10.1093/mnras/stae2771 · arXiv:2410.12914This page collects the simulation movies referenced in the paper above. The movies illustrate the thermal fragmentation (“shattering”) and coagulation of pressure-perturbed cold clouds in three idealised geometries — sheets, streams, and spheres. The page is intended as a visual supplement; for the physical analysis, parameter scans, and analytic modelling, please see the paper itself.
Each clip is a snapshot sequence from a 3D Eulerian AMR simulation (RAMSES) of an initially cold, dense cloud embedded in a hot, dilute background and held in pressure equilibrium. A small density perturbation seeds an implosion driven by radiative cooling; the cloud rebounds (the “explosion” phase) and either fragments into many cloudlets (“shattering”) or recoagulates back into one or a few larger clouds. The geometry (sheet / stream / sphere), the final overdensity χf, the metallicity, and the presence of a UV background all change the outcome — these movies show those effects.
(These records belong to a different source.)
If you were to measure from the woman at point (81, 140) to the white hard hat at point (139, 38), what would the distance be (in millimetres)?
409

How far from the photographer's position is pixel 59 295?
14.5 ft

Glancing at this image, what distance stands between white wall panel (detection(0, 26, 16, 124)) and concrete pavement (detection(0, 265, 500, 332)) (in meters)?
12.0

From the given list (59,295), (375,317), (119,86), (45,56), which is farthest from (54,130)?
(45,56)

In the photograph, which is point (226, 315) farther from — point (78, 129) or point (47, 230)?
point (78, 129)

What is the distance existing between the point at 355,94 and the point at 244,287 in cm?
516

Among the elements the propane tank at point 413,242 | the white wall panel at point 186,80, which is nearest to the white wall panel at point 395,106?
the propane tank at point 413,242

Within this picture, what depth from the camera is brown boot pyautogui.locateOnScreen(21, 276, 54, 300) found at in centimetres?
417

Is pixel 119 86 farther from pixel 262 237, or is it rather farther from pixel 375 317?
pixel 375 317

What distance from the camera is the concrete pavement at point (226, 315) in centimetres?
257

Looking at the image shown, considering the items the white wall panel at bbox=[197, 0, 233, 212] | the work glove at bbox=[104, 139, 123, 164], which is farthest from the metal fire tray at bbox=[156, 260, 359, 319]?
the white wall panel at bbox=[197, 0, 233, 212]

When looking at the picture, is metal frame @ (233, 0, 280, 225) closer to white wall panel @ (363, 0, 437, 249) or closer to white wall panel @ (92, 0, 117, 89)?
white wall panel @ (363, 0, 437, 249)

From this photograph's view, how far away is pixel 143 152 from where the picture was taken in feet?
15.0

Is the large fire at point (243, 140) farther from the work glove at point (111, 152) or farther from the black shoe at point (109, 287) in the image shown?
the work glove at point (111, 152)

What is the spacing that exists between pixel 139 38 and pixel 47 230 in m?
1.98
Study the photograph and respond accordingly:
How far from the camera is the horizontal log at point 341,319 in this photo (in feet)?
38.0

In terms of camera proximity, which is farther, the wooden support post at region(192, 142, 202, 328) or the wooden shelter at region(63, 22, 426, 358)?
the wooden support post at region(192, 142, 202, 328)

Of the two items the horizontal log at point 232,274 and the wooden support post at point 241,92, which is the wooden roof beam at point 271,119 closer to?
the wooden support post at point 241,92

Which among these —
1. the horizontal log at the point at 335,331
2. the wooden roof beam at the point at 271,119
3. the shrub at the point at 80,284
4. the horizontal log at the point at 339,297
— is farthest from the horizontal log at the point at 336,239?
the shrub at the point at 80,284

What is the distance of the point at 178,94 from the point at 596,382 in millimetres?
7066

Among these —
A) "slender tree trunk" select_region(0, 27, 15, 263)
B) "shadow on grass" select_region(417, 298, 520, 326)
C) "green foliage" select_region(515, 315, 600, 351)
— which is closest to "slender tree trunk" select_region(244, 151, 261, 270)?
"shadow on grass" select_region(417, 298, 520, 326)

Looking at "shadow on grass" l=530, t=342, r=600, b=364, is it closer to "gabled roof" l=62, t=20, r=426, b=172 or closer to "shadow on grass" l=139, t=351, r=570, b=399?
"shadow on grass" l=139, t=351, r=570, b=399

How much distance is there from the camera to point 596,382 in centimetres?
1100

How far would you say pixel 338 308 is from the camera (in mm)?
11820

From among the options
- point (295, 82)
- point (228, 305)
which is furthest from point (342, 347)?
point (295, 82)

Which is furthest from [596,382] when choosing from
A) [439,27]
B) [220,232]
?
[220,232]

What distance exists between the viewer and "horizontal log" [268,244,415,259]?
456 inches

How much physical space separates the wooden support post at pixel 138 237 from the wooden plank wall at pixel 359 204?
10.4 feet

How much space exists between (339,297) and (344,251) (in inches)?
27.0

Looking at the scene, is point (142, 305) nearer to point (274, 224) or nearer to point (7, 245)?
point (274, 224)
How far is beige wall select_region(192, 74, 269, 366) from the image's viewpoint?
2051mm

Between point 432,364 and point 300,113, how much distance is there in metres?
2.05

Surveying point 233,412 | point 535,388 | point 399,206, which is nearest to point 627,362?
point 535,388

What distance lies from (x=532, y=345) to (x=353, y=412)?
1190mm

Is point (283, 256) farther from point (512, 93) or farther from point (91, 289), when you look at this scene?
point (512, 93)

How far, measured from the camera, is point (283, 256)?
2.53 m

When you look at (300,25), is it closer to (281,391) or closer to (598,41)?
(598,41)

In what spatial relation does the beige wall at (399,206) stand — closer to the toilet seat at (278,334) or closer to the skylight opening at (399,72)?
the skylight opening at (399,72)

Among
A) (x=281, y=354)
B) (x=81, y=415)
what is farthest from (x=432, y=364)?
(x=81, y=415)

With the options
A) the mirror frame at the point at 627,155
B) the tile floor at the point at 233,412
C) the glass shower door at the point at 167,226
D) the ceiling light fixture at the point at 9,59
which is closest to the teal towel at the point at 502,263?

| Geometry | Sheet, Stream, or Sphere. Determines whether converging flows are 1D, 2D, or 3D. |
|---|---|
| η = ρs,f/ρs,i | Cloud overdensity gain from initial to final equilibrium (set to 10 in all clips here). |
| χf = ρs,f/ρbg | Final cold-cloud overdensity relative to the hot background. This is the dominant parameter for whether the cloud shatters or coagulates. |
| StreamProj / SheetSlice | Visualisation type. StreamProj = density projection along the stream axis. SheetSlice = mid-plane slice through a planar sheet. |
The four clips below isolate the role of the final overdensity χf for cylindrical (stream) geometry at fixed η = 10. Increasing χf moves the final state from quiet recoagulation toward fully developed shattering, with a borderline regime in between. These movies correspond to the stream rows of Table 1 in the paper (η = 10, χf ∈ {100, 200, 400, 1000}).
For comparison with the stream sweep above, the sheet geometry case below shows the implosion/explosion sequence in 1D-converging (planar) geometry. Sheets generically sit in the “fast coagulation” regime in this paper, so even at χf values that shatter streams, the cold sheet recoagulates rapidly.
The full simulation suite explored in the paper covers all three geometries, six values of χf, multiple metallicities (0.03 – 1.0 Z⊙), with and without a UV background, and a range of resolutions (see Table 1 of the paper). Only a subset of those runs are uploaded as movies here; further visualisations may be added to the playlist over time.
Sheets and streams are run with outflow boundary conditions; the analysis (clump finder, mass / size statistics, coagulation criterion, application to cold streams penetrating virial shocks) is reported in the paper.